Explore the flavors of Rhineland in a glass

When German wine is mentioned, many people immediately conjure up the image and the taste (or lack thereof) of a blue nun-labeled hard soda pop.

Rhine wine — or more precisely Riesling — grown near the rivers in southwestern Germany, can be a bit sweeter than a Chardonnay, but it is also spicy and complex, nothing like the saccharin Liebfraumilch that sat sweltering away in 1970s picnic baskets.

Most of Germany’s wine-growing regions hug the Rhein and Mosel Rivers and their tributaries setting up an interesting microclimate.

Those living near bodies of water in New Hampshire can see firsthand what a great vessel for heat water is as evidenced by mists that rise when the air is cooler than the water.

That heat and even reflected sunlight from the rivers enable grapes to be grown in that corner of Germany.

Rieslings are all about fruit and floral characteristics. An abundance of apple and other cool climate fruit flavors such as pear are most prominent and are coupled with a fragrant nose.

Riesling can come in two styles, one sweeter, one drier. Often American-born Rieslings tend to be drier and more floral, and German a bit sweeter, but this is by no means a rule.

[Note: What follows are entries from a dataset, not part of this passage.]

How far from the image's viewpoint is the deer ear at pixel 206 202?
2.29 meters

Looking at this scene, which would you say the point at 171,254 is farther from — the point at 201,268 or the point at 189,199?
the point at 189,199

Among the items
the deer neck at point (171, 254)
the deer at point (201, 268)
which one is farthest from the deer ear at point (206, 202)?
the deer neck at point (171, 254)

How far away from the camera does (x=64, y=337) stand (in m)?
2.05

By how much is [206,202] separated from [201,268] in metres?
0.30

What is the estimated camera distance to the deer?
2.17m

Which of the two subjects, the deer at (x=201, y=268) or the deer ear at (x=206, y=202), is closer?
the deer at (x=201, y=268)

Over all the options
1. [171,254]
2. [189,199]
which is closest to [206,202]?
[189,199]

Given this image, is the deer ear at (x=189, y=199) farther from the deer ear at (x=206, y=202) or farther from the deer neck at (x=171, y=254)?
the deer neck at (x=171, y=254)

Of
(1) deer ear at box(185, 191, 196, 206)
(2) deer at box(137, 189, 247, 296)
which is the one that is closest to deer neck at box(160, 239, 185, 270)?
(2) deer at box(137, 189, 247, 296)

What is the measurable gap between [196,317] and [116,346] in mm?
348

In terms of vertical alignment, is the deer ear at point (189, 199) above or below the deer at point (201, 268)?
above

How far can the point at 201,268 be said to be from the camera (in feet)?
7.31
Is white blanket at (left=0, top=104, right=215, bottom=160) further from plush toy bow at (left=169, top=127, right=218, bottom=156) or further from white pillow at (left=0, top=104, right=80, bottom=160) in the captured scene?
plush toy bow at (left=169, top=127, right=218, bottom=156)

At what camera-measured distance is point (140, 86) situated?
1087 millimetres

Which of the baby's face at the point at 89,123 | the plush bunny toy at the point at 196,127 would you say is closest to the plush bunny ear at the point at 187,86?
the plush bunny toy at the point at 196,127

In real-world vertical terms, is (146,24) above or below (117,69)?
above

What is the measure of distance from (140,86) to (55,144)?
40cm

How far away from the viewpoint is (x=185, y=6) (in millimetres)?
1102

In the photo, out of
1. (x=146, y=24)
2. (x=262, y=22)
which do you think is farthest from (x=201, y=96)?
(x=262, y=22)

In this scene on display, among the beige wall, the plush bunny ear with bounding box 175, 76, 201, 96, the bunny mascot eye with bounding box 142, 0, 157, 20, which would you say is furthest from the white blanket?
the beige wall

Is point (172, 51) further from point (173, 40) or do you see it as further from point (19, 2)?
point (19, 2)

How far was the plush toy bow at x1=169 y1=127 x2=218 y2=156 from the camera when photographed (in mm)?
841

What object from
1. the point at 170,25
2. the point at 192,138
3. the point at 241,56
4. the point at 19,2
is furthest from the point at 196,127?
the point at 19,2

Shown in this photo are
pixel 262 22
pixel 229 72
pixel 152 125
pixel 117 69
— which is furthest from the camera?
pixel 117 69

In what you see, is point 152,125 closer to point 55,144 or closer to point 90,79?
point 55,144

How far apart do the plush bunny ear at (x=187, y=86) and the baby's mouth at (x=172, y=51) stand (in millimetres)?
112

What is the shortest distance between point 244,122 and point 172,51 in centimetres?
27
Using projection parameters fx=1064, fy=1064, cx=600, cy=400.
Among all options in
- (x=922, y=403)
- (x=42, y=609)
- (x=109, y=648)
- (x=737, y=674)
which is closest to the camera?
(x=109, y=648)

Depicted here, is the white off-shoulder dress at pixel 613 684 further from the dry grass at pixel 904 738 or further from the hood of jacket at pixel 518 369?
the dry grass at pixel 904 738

With German Rieslings, look for the term “trocken” on dry vintages and “kabinett,” “spätlese” or “auerlese” for sweeter varieties, with kabinett being off-dry and auerlese being fully sweet. But with German labels bearing names that seem to be 20 syllables long, do not confuse “trocken” with “Trockenbeerenauslese” — the second term refers to grapes that were dried to the point of nearly being raisins and results in an almost syrupy dessert wine — a very expensive dessert wine at that.

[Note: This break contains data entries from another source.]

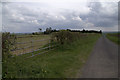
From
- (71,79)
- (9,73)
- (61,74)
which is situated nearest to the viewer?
(9,73)

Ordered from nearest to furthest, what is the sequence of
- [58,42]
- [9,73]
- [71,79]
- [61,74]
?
[9,73] → [71,79] → [61,74] → [58,42]

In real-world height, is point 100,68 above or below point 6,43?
below

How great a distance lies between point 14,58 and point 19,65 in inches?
12.3

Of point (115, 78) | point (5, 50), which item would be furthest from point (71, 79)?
point (5, 50)

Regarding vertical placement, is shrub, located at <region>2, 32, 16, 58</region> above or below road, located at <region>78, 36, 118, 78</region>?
above

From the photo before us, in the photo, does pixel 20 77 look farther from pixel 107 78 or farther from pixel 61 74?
pixel 107 78

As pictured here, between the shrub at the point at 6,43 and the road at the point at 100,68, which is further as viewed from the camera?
the road at the point at 100,68

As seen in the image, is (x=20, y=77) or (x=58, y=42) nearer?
(x=20, y=77)

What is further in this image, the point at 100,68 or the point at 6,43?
the point at 100,68

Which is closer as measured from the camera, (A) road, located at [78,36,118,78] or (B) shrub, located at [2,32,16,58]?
(B) shrub, located at [2,32,16,58]

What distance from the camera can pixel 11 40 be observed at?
436 cm

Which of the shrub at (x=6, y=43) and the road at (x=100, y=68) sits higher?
the shrub at (x=6, y=43)

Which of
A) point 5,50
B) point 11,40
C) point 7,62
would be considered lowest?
point 7,62

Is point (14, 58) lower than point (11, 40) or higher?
lower
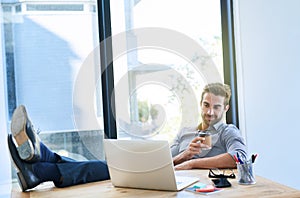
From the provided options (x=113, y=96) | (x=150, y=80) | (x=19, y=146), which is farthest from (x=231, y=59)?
(x=19, y=146)

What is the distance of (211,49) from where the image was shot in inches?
106

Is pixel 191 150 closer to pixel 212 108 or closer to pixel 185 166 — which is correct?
pixel 185 166

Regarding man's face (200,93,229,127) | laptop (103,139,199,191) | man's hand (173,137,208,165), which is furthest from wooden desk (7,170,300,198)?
man's face (200,93,229,127)

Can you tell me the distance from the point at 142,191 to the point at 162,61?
1208 millimetres

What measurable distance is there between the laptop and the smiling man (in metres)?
0.39

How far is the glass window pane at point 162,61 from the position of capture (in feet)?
8.39

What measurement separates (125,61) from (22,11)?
69 cm

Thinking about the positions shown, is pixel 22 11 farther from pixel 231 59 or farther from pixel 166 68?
pixel 231 59

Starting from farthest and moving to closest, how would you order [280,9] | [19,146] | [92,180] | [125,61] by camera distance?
[125,61] < [280,9] < [92,180] < [19,146]

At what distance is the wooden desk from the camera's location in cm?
148

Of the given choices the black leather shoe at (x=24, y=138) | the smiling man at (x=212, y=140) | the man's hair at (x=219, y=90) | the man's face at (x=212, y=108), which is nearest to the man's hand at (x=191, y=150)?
the smiling man at (x=212, y=140)

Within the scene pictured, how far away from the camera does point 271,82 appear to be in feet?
8.08

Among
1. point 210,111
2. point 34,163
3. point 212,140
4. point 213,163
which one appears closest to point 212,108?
point 210,111

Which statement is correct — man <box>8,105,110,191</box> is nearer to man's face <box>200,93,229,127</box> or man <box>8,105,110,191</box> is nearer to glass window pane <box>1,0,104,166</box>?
glass window pane <box>1,0,104,166</box>
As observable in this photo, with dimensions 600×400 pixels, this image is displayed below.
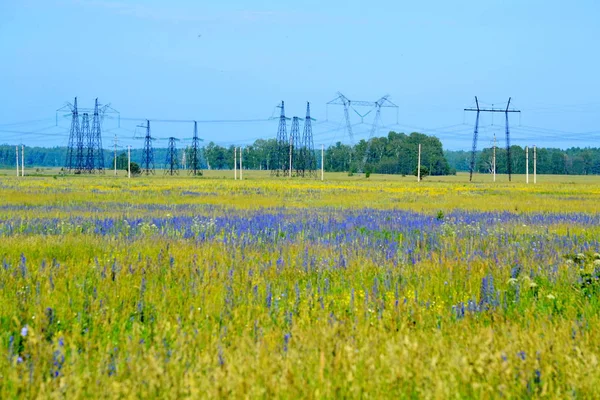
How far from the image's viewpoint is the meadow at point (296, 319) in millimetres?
3141

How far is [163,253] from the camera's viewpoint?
7.68 m

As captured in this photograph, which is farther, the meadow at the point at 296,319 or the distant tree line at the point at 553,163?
the distant tree line at the point at 553,163

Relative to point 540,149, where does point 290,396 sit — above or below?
below

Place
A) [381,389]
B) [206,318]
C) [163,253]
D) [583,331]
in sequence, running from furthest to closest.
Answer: [163,253] → [206,318] → [583,331] → [381,389]

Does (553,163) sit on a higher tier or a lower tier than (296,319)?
higher

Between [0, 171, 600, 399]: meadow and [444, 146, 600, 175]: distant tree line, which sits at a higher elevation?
[444, 146, 600, 175]: distant tree line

Rieslings tend to be lighter bodied, which means they are lower in alcohol content. Most of the Rieslings on the Diversions tasting list were in the 8- to 9-percent alcohol range. Compare this lighter-bodied style to a Chardonnay at 13 percent.

The touch of spritz — a hint of effervescence — that many Rieslings have blends with palate-clearing acid to make this wine an ideal companion with food, especially typically hard-to-pair Asian and Mexican cuisines.

German Rieslings give plenty of bang for the buck. Great bottles are available under $20, even under $10.

With all its advantages, German Riesling deserves more time in your glass and on your tongue.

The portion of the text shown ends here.